Judith saw that Colonel Audley was too much distressed by the thought of Gordon's death to respond, and said civilly: "Nothing, I am sure, could become the Duke more than the way in which he spoke to us of his victory. I have not been used to think him a man of much sensibility, and was quite confounded.

"Sensibility! Ay, I daresay not, but General Alava was telling me it was downright pathetic to watch him, as he sat down to his supper last night, looking up every time the door opened, in the expectation of seeing one of his staff walk in." He straightened his back, saying with a reversion to his hearty tone: "There! I have done tormenting you at last! You will be on your feet again as soon as Lord Fitzroy, I promise you."

He turned to give some directions to the other surgeon; recommended the application of leeches, if there should be a recurrence of fever; and took himself off, leaving the Colonel very much exhausted and the ladies quite indignant.

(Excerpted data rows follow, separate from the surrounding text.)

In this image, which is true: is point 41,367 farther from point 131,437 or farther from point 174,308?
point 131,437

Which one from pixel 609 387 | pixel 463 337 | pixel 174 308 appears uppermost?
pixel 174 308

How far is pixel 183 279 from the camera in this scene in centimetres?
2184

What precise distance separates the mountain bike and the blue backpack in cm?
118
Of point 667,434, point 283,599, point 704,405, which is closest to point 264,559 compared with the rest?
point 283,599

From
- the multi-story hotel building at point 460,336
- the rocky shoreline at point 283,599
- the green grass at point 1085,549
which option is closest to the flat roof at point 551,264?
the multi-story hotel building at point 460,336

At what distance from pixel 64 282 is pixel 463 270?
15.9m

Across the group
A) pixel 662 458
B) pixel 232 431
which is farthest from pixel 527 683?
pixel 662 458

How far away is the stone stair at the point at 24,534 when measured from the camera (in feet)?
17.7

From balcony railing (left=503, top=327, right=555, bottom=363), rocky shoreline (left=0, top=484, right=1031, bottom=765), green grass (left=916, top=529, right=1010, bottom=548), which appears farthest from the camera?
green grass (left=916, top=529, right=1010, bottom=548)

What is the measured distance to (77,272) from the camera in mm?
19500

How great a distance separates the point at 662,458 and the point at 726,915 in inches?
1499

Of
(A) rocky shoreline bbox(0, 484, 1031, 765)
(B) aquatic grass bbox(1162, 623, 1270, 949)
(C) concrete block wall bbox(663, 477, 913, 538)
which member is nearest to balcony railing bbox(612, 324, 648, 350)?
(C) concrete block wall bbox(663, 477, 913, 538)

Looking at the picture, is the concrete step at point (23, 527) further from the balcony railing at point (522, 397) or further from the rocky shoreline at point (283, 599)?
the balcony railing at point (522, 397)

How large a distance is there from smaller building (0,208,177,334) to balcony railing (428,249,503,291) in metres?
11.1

His visit was presently found, however, to have been of benefit to Audley. He seemed easier, and assisted by a dose of laudanum, passed as quiet a night as could have been expected.

When Barbara came into his room in the morning, she found him being propped up with pillows to partake of a breakfast of toasted bread and weak tea.

He held out his hand to her. The old gaiety was missing from his smile, but he spoke cheerfully. "Good morning, Bab. You see that I have rebelled against your gruel! Now you shall watch how deedily I can contrive with my one hand."

She bent over him, and to hide her almost overmastering desire to burst into tears, said with assumed raillery: "Ah, you hope to impress me, but I warn you, you won't succeed! You have already had a great deal of practice in the use of one hand!"